Eulenspiegel-Geschichten 2




Die 9. Historie sagt, wie Eulenspiegel in einen Bienenkorb kroch, zwei Diebe in der Nacht kamen und den Korb stehlen wollten und wie er es machte, dass die beiden sich rauften und den Bienenkorb fallen ließen.

Testfrage: Wie oft riss Eulenspiegel die Diebe am Haar?
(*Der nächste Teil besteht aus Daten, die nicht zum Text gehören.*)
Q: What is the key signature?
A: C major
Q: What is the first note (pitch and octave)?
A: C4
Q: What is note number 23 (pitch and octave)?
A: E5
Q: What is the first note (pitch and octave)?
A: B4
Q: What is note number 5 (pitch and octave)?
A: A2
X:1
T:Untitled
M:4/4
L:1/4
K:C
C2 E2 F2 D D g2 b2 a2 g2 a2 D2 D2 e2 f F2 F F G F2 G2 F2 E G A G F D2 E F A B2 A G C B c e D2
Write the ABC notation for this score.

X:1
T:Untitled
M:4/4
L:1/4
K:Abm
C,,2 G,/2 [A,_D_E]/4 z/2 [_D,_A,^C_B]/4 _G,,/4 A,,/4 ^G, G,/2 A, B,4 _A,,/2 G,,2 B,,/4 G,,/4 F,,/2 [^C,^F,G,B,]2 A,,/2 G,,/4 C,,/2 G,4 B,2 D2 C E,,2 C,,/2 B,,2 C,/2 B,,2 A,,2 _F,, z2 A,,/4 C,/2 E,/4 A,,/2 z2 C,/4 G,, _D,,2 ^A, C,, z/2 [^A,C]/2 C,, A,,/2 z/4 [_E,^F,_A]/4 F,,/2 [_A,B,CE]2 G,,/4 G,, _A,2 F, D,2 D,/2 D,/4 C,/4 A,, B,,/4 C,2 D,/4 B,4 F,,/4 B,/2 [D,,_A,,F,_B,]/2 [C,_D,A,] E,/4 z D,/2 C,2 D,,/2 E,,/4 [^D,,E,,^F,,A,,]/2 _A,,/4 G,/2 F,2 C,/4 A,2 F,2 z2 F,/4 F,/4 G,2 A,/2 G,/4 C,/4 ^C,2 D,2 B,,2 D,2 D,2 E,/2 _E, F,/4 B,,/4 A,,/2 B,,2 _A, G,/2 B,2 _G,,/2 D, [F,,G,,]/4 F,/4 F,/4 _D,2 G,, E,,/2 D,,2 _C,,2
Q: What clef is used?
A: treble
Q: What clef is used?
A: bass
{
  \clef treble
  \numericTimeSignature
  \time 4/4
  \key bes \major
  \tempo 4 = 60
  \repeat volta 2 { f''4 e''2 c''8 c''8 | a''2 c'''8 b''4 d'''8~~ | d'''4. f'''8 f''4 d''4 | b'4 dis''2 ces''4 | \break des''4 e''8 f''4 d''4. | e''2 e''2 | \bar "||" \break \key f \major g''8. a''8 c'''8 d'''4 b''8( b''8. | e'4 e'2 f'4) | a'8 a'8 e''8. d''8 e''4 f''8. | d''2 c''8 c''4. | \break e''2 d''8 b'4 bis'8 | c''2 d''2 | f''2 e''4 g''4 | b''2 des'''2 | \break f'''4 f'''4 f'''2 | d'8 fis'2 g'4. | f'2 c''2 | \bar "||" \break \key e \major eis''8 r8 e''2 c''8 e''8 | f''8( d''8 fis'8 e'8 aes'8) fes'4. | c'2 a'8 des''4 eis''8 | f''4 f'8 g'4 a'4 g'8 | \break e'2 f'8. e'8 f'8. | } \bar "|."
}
Einmal begab es sich, dass Eulenspiegel mit seiner Mutter in ein Dorf zur Kirchweih ging. Und Eulenspiegel trank, bis er betrunken wurde. Da suchte er einen Ort, wo er friedlich schlafen könne und ihm niemand etwas täte. Hinten in einem Hof fand er einen Haufen Bienenkörbe, und dabei lagen viele Immenstöcke, die leer waren. Er kroch in einen leeren Korb, der am nächsten bei den Bienen lag, und gedachte, ein wenig zu schlafen. Und er schlief von Mittag bis gegen Mitternacht. Seine Mutter meinte, er sei wieder nach Hause gegangen, da sie ihn nirgends sehen konnte.
In derselben Nacht kamen zwei Diebe und wollten einen Bienenkorb stehlen. Und einer sprach zum anderen: »Ich habe immer gehört, der schwerste Immenkorb ist auch der beste.« Also hoben sie die Körbe und Stöcke einen nach dem anderen auf, und als sie zu dem Korb kamen, in dem Eulenspiegel lag, war das der schwerste. Da sagten sie: »Das ist der beste Immenstock«, nahmen ihn auf die Schultern und trugen ihn von dannen.
Indessen erwachte Eulenspiegel und hörte ihre Pläne. Es war ganz finster, so dass einer den anderen kaum sehen konnte. Da griff Eulenspiegel aus dem Korb dem Vorderen ins Haar und riss ihn kräftig daran. Der wurde zornig auf den Hinteren und meinte, dieser hätte ihn am Haar gezogen, und er begann, ihn zu beschimpfen. Der Hintermann aber sprach: »Träumst du, oder gehst du im Schlaf? Wie sollte ich dich an den Haaren rupfen? Ich kann doch kaum den Immenstock mit meinen Händen halten!« Eulenspiegel lachte und dachte: das Spiel will gut werden! Er wartete, bis sie eine weitere Ackerlänge gegangen waren. Dann riss er den Hinteren auch kräftig am Haar, so dass dieser sein Gesicht schmerzlich verziehen musste. Der Hintermann wurde noch zorniger und sprach: »Ich gehe und trage, dass mir der Hals kracht, und du sagst, ich ziehe dich beim Haar! Du ziehst mich beim Haar, dass mir die Schwarte kracht!« Der Vordere sprach: »Du lügst dir selbst den Hals voll! Wie sollte ich dich beim Haar ziehen, ich kann doch kaum den Weg vor mir sehen! Auch weiß ich genau, dass du mich beim Haar gezogen hast!«
So gingen sie zankend mit dem Bienenkorb weiter und stritten miteinander. Nicht lange danach, als sie noch im größten Zanken waren, zog Eulenspiegel den Vorderen noch einmal am Haar, so dass sein Kopf gegen den Bienenkorb schlug. Da wurde der Mann so zornig, dass er den Immenstock fallen ließ und blindlings mit den Fäusten nach dem Kopf des Hintermannes schlug. Dieser ließ den Bienenkorb auch los und fiel dem Vorderen in die Haare. Sie taumelten übereinander, entfernten sich voneinander, und der eine wusste nicht, wo der andere blieb. Sie verloren sich zuletzt in der Finsternis und ließen den Immenstock liegen.
Nun lugte Eulenspiegel aus dem Korbe, und als er sah, dass es noch finster war, schlüpfte er wieder hinein und blieb darin liegen, bis es heller Tag war. Dann kroch er aus dem Bienenkorb und wusste nicht, wo er war. Er folgte einem Weg nach, kam zu einer Burg und verdingte sich dort als Hofjunge.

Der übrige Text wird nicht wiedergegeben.